В палате повисла тишина. Каждый, наверное, обдумывал услышанное и мыслил о своём и про себя, а смог бы лично он, вот так, запросто, взять и рассказать в мужской компании, случись такое с ним, не дай бог, об импотенции, как об этом рассказал «лейтенант»?

- Да!.. Ну, лейтенант, ты и наговорил тут страстей. Да ты и не переживай, что ушла она, значит не любила, … она одним словом, ты уж извини!

- Да, что там, переживал сильно, по началу. Ну, а теперь, всё позади!

- Ну, и ладненько, ну и хорошо. А я Вам, мужики тоже, свою одну историю расскажу. Всяких историй было, но эту как щас вижу, вот здесь, как ступица в колесе сидит. – Постучав себя ладонью по груди, начал Коля-дальнобойщик.



Старая дева


«После армии я устроился работать в автоколонну шофёром. Проработал всего 2-3 месяца и нас, человек двадцать, отправили в командировку, в дальний колхоз, на уборку урожая. Механик колхоза после встречи и знакомства определил нас на жительство: вначале несколько шоферов расселилось в колхозном клубе, а затем оставшиеся водились по домам, где он уговаривал колхозников принять на две-три недели постояльцев.
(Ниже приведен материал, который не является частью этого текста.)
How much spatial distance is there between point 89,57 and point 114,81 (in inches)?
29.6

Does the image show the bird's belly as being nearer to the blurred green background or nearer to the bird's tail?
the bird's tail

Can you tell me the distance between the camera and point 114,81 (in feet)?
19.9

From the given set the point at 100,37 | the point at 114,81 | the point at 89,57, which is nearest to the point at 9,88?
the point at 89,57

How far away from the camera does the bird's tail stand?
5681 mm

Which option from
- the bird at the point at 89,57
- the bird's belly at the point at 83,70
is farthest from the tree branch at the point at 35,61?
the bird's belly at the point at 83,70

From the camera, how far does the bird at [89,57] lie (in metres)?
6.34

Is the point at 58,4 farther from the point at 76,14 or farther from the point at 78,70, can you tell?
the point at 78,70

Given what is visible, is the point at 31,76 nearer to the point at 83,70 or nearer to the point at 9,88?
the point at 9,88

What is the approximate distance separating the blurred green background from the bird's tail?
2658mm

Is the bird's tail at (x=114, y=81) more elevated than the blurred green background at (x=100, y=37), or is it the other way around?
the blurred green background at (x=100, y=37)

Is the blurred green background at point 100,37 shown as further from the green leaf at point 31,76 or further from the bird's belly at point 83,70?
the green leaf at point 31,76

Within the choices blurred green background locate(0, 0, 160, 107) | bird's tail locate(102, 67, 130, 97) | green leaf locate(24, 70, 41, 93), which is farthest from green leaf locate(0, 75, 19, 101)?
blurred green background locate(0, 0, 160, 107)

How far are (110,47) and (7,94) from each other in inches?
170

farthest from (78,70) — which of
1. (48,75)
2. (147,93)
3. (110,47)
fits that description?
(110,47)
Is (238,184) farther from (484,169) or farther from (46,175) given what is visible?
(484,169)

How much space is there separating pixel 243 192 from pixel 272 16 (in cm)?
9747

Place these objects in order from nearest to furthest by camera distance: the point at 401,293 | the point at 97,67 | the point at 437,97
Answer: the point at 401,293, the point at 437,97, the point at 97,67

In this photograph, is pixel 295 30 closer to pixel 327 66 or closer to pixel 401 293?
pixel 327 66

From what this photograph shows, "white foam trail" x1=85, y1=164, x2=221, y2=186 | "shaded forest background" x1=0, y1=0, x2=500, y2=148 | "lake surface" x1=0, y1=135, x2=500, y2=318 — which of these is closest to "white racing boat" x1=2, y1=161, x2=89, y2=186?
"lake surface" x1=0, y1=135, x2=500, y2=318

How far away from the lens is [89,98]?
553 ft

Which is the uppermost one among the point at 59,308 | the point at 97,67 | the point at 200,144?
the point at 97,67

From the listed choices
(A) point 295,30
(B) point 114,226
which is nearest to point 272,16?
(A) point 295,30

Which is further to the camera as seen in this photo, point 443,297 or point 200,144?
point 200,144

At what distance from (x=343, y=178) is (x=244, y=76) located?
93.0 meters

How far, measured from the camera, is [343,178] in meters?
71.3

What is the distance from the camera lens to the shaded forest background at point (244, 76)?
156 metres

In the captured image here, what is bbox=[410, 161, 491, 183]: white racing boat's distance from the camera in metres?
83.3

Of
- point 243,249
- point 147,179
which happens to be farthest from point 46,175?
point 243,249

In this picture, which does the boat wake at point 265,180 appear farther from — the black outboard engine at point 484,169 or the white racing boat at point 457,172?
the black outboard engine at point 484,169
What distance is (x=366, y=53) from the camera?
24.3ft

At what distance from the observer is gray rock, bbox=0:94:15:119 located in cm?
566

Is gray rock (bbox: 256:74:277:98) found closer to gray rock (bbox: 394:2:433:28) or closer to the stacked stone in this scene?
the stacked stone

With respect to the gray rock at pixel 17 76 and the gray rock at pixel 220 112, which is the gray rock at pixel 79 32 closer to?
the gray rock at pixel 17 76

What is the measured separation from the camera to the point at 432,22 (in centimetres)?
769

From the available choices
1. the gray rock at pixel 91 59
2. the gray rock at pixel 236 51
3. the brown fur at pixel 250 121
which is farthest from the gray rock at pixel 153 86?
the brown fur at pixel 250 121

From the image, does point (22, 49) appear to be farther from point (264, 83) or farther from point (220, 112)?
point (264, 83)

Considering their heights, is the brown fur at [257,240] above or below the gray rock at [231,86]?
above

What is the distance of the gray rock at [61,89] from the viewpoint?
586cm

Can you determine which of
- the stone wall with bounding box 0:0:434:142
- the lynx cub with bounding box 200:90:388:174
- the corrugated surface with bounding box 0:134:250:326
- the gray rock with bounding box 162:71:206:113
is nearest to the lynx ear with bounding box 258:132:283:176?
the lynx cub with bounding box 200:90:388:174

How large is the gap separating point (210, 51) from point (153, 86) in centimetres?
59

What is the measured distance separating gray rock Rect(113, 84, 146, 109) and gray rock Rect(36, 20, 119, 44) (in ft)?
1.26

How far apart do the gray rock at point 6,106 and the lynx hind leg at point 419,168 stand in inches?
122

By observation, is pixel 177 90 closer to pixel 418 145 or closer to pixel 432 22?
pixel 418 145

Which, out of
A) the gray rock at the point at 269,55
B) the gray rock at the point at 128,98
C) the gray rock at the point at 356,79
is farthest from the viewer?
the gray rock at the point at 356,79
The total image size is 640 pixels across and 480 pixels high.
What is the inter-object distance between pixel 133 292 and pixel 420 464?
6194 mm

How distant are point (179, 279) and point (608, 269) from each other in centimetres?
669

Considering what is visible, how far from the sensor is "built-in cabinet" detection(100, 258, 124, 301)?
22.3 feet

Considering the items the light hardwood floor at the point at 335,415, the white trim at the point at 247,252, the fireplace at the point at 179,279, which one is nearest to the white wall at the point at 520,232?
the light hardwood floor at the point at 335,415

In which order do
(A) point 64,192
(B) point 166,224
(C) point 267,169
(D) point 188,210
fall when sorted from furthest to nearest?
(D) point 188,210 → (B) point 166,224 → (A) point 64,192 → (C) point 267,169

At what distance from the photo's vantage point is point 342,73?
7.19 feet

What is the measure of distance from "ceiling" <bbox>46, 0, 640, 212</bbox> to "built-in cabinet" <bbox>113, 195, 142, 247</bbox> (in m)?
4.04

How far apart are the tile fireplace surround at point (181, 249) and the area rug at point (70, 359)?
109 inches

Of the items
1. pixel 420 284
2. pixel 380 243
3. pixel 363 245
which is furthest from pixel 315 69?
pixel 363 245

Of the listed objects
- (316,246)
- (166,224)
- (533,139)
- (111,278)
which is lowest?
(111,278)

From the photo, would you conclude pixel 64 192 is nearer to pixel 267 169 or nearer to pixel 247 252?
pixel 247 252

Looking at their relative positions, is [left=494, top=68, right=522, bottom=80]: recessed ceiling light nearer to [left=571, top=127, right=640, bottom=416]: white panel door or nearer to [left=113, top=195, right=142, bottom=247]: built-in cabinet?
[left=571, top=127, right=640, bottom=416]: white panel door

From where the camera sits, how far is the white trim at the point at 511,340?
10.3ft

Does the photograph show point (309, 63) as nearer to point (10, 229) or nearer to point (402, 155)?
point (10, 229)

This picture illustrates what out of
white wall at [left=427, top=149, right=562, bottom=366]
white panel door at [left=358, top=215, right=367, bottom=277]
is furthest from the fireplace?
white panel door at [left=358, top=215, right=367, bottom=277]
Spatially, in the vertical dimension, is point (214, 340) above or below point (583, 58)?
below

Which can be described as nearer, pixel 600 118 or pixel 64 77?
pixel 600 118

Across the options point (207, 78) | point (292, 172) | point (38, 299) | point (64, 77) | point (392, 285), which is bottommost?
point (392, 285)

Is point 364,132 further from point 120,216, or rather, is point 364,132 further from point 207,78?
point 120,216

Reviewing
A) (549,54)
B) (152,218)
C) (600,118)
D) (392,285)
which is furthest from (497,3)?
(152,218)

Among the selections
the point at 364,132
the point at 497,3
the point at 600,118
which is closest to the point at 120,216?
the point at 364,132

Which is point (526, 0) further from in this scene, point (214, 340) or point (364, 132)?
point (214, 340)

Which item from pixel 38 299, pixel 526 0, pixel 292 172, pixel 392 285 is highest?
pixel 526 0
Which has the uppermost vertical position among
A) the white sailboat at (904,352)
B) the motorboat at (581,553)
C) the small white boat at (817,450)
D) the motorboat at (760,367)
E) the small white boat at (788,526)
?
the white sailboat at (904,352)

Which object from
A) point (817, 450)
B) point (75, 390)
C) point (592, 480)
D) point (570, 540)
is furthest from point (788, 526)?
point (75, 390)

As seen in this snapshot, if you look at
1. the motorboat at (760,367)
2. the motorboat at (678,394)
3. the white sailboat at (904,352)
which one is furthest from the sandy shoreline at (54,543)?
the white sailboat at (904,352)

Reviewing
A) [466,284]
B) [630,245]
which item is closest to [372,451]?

Особого желания в подселении шоферов семейные колхозники не проявляли, поэтому расселяли по домам, где жили старики, обещая в оказании им помощи. Мне достался небольшой, затрапезного вида, дом, в котором проживала одинокая женщина неопределённого возраста, может 40, может 50 лет, на вид. Она  долго сопротивлялась на счёт моего проживания, но потом, под нажимом и после долгих уговоров механика, согласилась. Поздно вечерами я возвращался из рейсов, ужинал тем, что было на столе - хлеб и молоко, ложился спать, утром рано вставал и опять в рейсы.

Через несколько дней я узнал, что моей "хозяйке" всего 34 года, работает она дояркой, и к тому же не вдова, как я думал, а так называемая "старая дева". Больше всего удивило то, что она мне показалась старухой, а мне тогда было 22 года.   А тут ещё наша "шоферня" узнав такой казус, стали меня "поедом съедать": - Ты чё, да чё! Ты, мол, парень не будь лохом. Жми на педаль! Не тушуйся! Женщины любят ласку и напор, как в машине смазку любит мотор. Наслушавшись их наставлений, однажды я решил рискнуть. Купил в сельпо бутылку водки, колбасы и конфет, и попросил хозяйку вечерком истопить баню, мол, день рождения у меня, праздник вроде бы. Вечером, после баньки, сели за накрытый стол, выпили. Говорили долго и много, спать уложились поздно, а может уже рано, сейчас вспомнить трудно.

Помнится, в темноте, я пришёл в её комнату… ...Утром, сильно обняв меня и поцеловав, она сказала:

- Какая же я была дура, столько лет прожила, и не знала - как это хорошо! Вечерами она угощала меня пирожками с картошкой и солониной, то наваристой куриной лапшой. Потом мы нежились в постели, и я до сих пор помню её упругое тело и ласковы руки, а через неделю-полторы, закончив свою работу, наша автоколонна уехала в город.

Года три, а может четыре прошло с того времени и вот как-то пришлось проезжать мне мимо той самой деревни и, подчиняясь воспоминаниям, я решил заехать к ней.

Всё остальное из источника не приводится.